*** Opening SELECTED TEXT ***

Object initialization flow in Python - Time & Space Complexity
When we create objects in Python, some steps happen behind the scenes. Understanding how long these steps take helps us write faster programs.
We want to know how the time to set up an object changes as we add more data or features.
Analyze the time complexity of the following code snippet.
class Person:
def __init__(self, name, hobbies):
self.name = name
self.hobbies = []
for hobby in hobbies:
self.hobbies.append(hobby)
p = Person("Alice", ["reading", "swimming", "coding"])
This code creates a Person object and copies a list of hobbies into a new list inside the object.
- Primary operation: The for-loop that goes through each hobby in the input list.
- How many times: Once for each hobby in the hobbies list.
As the number of hobbies grows, the time to copy them grows too, because each hobby is added one by one.
| Input Size (n) | Approx. Operations |
|---|---|
| 10 | About 10 steps to copy hobbies |
| 100 | About 100 steps to copy hobbies |
| 1000 | About 1000 steps to copy hobbies |
Pattern observation: The time grows directly with the number of hobbies. Double the hobbies, double the time.

*** Closing SELECTED TEXT ***

TASK 1 >>
List every hobby string passed to the Person constructor in the code snippet on the object initialization page.
TASK 2 >>
Continue the object initialization page from its final sentence.

*** Opening DATASET RECORDS ***

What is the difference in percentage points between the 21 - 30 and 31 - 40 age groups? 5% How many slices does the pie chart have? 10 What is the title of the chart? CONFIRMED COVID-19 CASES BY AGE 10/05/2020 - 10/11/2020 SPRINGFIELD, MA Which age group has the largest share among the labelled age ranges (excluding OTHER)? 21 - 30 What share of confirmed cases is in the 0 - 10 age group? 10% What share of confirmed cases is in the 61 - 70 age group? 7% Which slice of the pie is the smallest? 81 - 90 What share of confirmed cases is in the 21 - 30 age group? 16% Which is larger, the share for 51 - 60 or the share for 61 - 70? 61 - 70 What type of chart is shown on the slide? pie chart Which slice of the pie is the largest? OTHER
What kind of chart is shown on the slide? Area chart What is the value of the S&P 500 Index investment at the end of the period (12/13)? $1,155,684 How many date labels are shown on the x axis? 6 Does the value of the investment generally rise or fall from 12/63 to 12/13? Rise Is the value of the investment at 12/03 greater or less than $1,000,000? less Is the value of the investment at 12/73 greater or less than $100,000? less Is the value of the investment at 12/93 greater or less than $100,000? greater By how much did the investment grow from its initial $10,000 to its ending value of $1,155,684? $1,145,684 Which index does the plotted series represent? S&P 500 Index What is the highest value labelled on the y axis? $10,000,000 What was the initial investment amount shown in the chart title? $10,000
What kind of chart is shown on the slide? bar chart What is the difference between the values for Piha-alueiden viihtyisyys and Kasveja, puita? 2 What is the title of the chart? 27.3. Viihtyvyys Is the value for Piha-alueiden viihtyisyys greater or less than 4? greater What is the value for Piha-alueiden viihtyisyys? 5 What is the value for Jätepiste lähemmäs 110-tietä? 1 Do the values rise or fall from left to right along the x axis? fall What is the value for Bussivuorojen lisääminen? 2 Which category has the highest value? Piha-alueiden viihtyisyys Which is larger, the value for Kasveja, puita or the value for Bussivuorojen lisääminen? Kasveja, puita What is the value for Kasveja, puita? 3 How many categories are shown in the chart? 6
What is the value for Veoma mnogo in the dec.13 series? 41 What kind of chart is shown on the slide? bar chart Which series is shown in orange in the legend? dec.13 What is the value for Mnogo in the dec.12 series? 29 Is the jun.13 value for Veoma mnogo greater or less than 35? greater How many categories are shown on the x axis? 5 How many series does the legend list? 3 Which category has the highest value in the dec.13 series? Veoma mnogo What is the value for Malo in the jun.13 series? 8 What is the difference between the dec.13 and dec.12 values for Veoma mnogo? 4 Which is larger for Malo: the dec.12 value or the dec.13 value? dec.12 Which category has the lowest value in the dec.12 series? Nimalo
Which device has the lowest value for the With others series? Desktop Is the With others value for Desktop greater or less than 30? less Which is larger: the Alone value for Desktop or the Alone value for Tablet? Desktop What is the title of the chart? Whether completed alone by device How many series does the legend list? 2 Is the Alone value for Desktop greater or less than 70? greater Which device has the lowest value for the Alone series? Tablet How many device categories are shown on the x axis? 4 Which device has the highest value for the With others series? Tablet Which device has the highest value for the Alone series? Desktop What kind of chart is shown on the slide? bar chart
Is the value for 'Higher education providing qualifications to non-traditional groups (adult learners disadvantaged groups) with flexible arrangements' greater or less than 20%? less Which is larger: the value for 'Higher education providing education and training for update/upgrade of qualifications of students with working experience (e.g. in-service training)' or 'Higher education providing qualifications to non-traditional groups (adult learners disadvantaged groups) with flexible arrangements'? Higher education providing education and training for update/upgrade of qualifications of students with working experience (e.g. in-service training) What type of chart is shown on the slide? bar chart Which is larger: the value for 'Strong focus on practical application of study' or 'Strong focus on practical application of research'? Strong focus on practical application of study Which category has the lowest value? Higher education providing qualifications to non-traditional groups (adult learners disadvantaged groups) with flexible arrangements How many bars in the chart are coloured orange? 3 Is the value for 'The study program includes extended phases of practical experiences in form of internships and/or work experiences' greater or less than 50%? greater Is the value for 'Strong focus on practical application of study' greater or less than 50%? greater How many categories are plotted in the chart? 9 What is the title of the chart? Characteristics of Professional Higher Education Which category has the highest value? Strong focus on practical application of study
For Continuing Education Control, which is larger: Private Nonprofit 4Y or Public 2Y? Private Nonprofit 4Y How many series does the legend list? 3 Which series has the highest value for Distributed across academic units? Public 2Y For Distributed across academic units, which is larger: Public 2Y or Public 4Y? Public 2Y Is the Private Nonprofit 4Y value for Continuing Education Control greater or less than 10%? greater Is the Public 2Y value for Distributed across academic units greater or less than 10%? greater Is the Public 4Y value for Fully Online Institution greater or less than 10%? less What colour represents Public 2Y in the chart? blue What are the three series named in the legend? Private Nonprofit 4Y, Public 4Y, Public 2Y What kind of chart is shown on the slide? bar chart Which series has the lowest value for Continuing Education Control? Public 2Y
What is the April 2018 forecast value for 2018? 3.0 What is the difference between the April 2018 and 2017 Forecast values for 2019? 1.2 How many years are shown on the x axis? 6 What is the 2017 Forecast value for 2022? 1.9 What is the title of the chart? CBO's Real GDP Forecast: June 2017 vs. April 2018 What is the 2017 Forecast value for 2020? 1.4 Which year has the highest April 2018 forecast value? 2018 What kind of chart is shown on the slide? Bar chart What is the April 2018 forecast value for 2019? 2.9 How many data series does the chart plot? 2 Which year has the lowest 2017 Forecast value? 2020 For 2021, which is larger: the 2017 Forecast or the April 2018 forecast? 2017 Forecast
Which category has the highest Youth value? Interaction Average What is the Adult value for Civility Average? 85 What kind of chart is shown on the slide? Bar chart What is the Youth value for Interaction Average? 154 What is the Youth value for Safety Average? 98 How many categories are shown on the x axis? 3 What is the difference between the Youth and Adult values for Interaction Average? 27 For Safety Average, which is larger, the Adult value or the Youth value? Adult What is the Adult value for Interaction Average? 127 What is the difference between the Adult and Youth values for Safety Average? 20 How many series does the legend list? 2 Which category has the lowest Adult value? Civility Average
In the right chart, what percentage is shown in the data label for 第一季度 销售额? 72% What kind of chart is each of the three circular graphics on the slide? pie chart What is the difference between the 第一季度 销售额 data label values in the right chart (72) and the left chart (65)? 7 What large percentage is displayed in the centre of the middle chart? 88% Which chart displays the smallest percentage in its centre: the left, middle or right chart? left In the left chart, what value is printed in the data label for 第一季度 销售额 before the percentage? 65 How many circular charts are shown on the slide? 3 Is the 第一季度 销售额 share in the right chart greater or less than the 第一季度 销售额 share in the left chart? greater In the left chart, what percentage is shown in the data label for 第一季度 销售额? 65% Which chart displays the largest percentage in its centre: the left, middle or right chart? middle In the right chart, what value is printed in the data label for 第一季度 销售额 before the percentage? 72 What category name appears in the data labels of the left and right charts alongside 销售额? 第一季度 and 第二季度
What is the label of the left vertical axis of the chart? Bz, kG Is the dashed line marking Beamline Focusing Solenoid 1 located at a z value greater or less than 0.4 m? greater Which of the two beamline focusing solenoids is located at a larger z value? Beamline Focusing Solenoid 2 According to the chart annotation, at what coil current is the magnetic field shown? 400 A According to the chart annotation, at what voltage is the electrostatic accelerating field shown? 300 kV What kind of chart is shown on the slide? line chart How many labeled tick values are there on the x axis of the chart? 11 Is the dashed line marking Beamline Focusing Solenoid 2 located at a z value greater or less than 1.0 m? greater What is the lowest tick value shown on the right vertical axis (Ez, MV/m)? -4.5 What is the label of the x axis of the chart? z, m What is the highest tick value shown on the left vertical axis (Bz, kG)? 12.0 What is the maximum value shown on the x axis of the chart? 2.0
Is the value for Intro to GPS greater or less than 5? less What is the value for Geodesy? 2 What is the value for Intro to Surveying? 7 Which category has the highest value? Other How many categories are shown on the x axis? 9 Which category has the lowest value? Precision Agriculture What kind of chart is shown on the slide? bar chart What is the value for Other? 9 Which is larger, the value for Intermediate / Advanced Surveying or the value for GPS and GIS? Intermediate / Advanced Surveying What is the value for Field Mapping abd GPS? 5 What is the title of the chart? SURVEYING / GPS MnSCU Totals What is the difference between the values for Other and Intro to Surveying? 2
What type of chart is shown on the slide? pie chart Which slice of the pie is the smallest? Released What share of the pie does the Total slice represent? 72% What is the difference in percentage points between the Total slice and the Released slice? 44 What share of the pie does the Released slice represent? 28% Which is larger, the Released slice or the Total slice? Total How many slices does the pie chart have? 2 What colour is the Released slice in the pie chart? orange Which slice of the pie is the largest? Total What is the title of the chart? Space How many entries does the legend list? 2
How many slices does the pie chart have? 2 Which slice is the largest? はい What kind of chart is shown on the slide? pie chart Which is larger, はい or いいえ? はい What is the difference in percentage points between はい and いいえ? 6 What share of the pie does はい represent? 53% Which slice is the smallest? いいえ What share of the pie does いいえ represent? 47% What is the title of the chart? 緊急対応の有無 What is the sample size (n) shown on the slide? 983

*** Closing DATASET RECORDS ***

WRITTEN RESPONSE 1 >>
reading, swimming, coding

WRITTEN RESPONSE 2 >>
Time Complexity: O(n)
This means the time to set up the object grows in a straight line with the number of hobbies you give it.
[X] Wrong: "Initializing an object always takes the same time, no matter how much data it has."
[OK] Correct: If the object copies or processes a list or other data, it takes longer when there is more data to handle.
Understanding how object setup time grows helps you explain your code choices clearly and shows you know how programs handle data behind the scenes.
"What if we changed the hobbies list to a set instead of a list? How would the time complexity change?"